» **Aangeleverde tekst**
>>
Lunchtijd op de live aboard: kip met rijst. Je hebt gegeten en iedereen is een beetje lam. De kapitein maakt ook al geen aanstalte om snel naar de volgende locatie te gaan en je verveelt je rot. Maar op de club heb je niet voor niets zo hard getraind, dus jij gaat lekker snorkelen en diepe hoekduiken maken. Fout, fout, fout!
Ja, als je er even over nadenkt, zou je het niet doen.
Maar ja, wat als je uit het water klimt met al dat gehannes op die moeilijke ladder waar je met je vinnen geen kant uit kunt en floep! daar gaat je camera? Het is geen dure, maar voor je het weet lig je er weer in en ga je er als een speer achteraan. Fout, fout, fout!


OK, dat is allemaal theorie. Als je een beetje conservatief duikt zal het zo’n vaart niet lopen.

Toch?
Toch wel. In de laatste jaren van de vorige eeuw kregen duikmedische instellingen in Ierland, Schotland en Noorwegen ineens een hausse van decompressie gevallen type II binnen. En -heel raadselachtig- het waren allemaal duikers die nooit dieper dan 5 meter diep waren geweest.

     “5 meter … weet u zeker dat u niet ergens een nul vergeten bent?”

     “Nee meneer, 5 meter. Echt. Dieper kom ik niet … kan ik niet eens.”

 

Al gauw werd het patroon duidelijk. Alle duikers met deze klachten binnenkwamen werkten in de toen nog jonge industrie van de zalmkwekerijen. Ze maakten de z.g. fishpens (ronde drijvende kooien) schoon en die waren inderdaad 5 meter diep. Maar omdat een oude wijsheid onder duikers wil dat je tot 10 meter nóóóit problemen met decompressie kunt krijgen, stapten ze gedachteloos over van de ene pen naar de andere.

Voor zo’n overstap moesten ze natuurlijk wel even ladder op, ladder af, tientallen keren per dag, weken en maanden achtereen. Niet alleen maakten ze bij iedere overstap een hoop belletjes die ze meteen weer comprimeerden, maar de trage weefsels begonnen ook langzaam maar zeker vol te lopen.

En laten nu juist die trage weefsels weinig tolerantie voor oververzadiging hebben. 2x Bingo!
<<
» **Geëxtraheerd materiaal**
>>
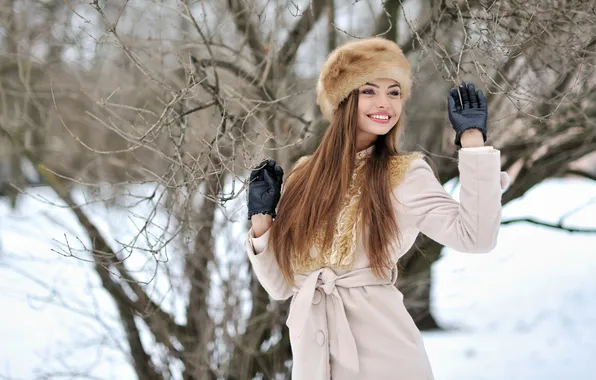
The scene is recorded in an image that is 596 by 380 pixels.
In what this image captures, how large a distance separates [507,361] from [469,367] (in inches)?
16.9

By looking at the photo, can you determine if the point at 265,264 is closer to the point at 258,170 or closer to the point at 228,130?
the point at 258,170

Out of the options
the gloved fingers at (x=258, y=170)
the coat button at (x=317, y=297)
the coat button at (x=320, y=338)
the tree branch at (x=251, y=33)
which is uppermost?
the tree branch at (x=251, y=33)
<<
>>
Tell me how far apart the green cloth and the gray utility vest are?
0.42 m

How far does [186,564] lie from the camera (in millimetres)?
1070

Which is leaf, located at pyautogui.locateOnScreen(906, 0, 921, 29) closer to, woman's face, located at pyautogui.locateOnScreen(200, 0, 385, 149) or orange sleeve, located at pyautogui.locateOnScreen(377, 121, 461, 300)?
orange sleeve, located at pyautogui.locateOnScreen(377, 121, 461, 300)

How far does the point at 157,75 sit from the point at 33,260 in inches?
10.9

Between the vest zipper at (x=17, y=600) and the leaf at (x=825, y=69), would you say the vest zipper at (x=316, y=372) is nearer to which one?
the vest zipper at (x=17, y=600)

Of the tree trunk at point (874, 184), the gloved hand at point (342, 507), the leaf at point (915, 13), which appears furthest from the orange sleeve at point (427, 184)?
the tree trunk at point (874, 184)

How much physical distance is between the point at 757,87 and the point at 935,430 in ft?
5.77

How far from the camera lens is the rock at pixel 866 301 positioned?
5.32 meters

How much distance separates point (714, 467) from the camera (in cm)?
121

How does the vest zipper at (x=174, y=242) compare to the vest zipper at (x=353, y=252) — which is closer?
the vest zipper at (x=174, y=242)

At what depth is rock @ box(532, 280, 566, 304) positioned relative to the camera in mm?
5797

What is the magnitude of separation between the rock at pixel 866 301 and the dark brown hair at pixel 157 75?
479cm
<<
>>
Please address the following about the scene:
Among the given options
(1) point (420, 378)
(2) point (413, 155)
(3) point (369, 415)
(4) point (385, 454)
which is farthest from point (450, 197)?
<<
» **Te doen**
1. Beantwoord de volgende vragen over de tekst over duiken:
(a) Wat wordt er bij de lunch op de live aboard gegeten?
(b) In welke landen kregen duikmedische instellingen een hausse van decompressiegevallen type II binnen?
(c) Hoe diep waren de fishpens?
2. Noem alle landen die in de tekst over duiken genoemd worden.
3. Ga verder met de tekst over duiken, direct na de laatste zin.
De records spelen hierbij geen enkele rol.

» **Resultaten per opdracht**
1.
(a) Kip met rijst.
(b) In Ierland, Schotland en Noorwegen.
(c) 5 meter.

2. Ierland, Schotland, Noorwegen

3.
Kleine belletjes

Ultra soon onderzoek heeft ons veel geleerd. En een van de verrassende uitkomsten was dat het aantal bellen in de bloedbaan aan de oppervlakte gestaag toe blijft nemen en na ongeveer 50 tot 60 minuten zijn maximum bereikt. Eigenlijk is dat logisch. Het gas dat in oplossing de longen bereikt wordt in de longblaasjes uitgeruild voor zuurstof. Maar het gas dat vrijgekomen is en in de vorm van belletjes met de bloedsomloop meegevoerd wordt zorgt voor verstoppingen in de fijne adertjes van de longen. Ze kunnen dus niet weg en hopen zich op waardoor ook de efficiëntie van de bloedsomloop af neemt. Opnemen en afvoeren van opgenomen gassen verloopt daardoor niet zo mooi symmetrisch als de halfwaardengrafiek suggereert.

De zalmkwekers hebben overtuigend aangetoond dat het geen goed idee is om belletjes in de bloedbaan opnieuw onder druk te brengen. En dat heeft direct consequenties voor ons.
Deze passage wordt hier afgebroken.